Roberts' opinion for the majority is radical and dangerous—and sets alarming precedents because it ignores decades of established Court doctrine, which associate Justice Ruth Bader Ginsburg noted out in exquisite detail in a lengthy dissent trashing the ruling. (See page 66.) Moreover, Roberts' opinion suggests that there is a majority on the Court that would vote to take the country back to the pre-Constitution days, when there was no clear authority to regulate interstate commercial activity or for the states to obey Congress.
The Chief Justice’s “rigid reading of the Commerce Clause makes scant sense and is stunningly retrogressive,” Ginsburg said, in a dissent joined by Associate Justices Elena Kagan, Sonia Sotomayor and Stephen Breyer. Indeed, her dissent, like that of retired Justice John Paul Stevens in the Citizens United ruling that accused the ideological conservative majority of inventing facts to fit its politicized conclusion, will likely emerge as the most prescient and memorable aspect of the ACA ruling.
Health Insurance Is Not An Interstate Activity?

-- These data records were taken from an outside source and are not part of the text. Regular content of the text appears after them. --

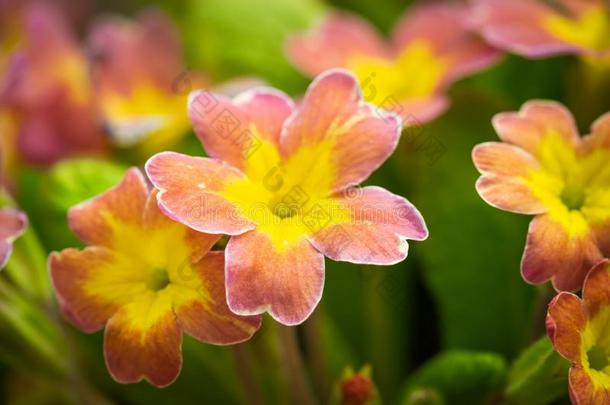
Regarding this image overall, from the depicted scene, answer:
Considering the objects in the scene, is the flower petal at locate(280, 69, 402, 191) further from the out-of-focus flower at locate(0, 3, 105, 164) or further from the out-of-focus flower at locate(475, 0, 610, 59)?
the out-of-focus flower at locate(0, 3, 105, 164)

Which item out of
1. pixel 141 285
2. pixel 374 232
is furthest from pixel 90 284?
pixel 374 232

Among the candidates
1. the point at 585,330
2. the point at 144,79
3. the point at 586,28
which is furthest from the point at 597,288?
the point at 144,79

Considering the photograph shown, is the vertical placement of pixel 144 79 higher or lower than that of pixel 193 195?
lower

Roberts’ majority opinion said that the health insurance coverage mandate of the Act was permissible, but not under the Constitution’s Commerce Clause, which gives Congress power to regulate interstate business, nor under the Necessary and Proper Clause, which gives Congress power to legislate to address genuine problems.

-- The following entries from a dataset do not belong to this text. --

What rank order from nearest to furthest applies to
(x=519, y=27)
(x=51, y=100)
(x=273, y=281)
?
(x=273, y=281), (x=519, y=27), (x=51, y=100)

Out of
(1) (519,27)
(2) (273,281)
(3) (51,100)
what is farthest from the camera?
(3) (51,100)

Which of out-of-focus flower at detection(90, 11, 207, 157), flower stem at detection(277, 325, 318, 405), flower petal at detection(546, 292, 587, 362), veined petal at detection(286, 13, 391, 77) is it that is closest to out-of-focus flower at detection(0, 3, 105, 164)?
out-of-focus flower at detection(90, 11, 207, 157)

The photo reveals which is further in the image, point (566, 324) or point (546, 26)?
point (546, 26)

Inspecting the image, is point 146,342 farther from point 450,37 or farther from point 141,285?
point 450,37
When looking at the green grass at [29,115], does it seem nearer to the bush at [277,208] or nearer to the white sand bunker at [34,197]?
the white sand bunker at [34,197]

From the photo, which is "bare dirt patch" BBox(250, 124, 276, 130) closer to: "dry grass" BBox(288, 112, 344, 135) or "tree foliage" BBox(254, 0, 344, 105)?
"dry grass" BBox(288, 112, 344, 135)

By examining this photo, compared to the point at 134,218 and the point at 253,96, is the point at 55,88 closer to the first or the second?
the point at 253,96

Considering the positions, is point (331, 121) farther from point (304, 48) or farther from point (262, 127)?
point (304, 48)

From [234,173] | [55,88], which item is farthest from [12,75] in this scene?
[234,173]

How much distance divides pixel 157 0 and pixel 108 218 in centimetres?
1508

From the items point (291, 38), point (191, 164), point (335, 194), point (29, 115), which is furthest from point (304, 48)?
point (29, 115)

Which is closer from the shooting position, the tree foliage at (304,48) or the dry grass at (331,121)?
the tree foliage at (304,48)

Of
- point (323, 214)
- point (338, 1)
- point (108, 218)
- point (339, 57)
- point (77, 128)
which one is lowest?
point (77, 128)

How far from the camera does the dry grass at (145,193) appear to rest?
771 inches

As Ginsburg’s dissent and the ACA’s defenders noted in Court, healthcare costs account for more than one-sixth of the U.S. economy, and when uninsured people walk into hospitals seeking medical care, it’s other insurance policyholders—not the insurance companies—who end up paying for their medical bills.

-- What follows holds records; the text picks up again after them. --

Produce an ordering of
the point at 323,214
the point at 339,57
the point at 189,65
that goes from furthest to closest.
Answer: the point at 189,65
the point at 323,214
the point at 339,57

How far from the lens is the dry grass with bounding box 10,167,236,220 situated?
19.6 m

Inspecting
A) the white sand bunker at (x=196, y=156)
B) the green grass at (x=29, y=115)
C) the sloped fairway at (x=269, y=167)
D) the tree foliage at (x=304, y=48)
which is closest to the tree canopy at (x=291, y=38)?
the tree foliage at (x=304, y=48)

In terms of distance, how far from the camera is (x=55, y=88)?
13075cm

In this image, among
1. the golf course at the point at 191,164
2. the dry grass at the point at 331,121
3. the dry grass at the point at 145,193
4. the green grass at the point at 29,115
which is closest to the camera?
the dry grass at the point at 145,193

Instead, Roberts offered a convoluted analysis ignoring that basic fact. He said that the law’s insurance-buying requirement was not a requirement at all, because all the law did was impose a tax on people who didn’t buy a health plan after January 2014. Roberts said that not buying a health plan was not an economic activity and had no consequences. But he then went on to say that not having a plan was something that could be subject to a federal income tax penalty. And that taxing power was constitutional, he said.
“The mandate is not a legal command to buy insurance. Rather, it makes going without insurance just another thing the Government taxes, like buying gasoline or earning income,” he wrote. “And if the mandate is in effect just a tax hike on certain taxpayers who do not have health insurance, it may be within Congress’s constitutional power.”
Roberts' twisted reasoning was a reflection of an argument made by right-wing think-tanks and commentators such as George Will that want the Supreme Court to resurrect the so-called Lochner Era, where in 1905 the Court started issuing decisions reversing progressive healthcare and labor reforms, holding an individual’s freedom to have a "contract" with their employer was more deserving of constitutional protection than societal concerns.
“The Chief Justice’s limitation of the commerce power to the regulation of those actively engaged in commerce finds no home in the text of the Constitution or our decisions,” Ginsburg wrote. “In the early 20th century, this Court regularly struck down economic regulation enacted by the peoples’ representatives in both the States and the Federal Government... The Chief Justice’s Commerce Clause opinion, and even more so the joint dissenters’ reasoning… bear a disquieting resemblance to those long-overruled decisions.”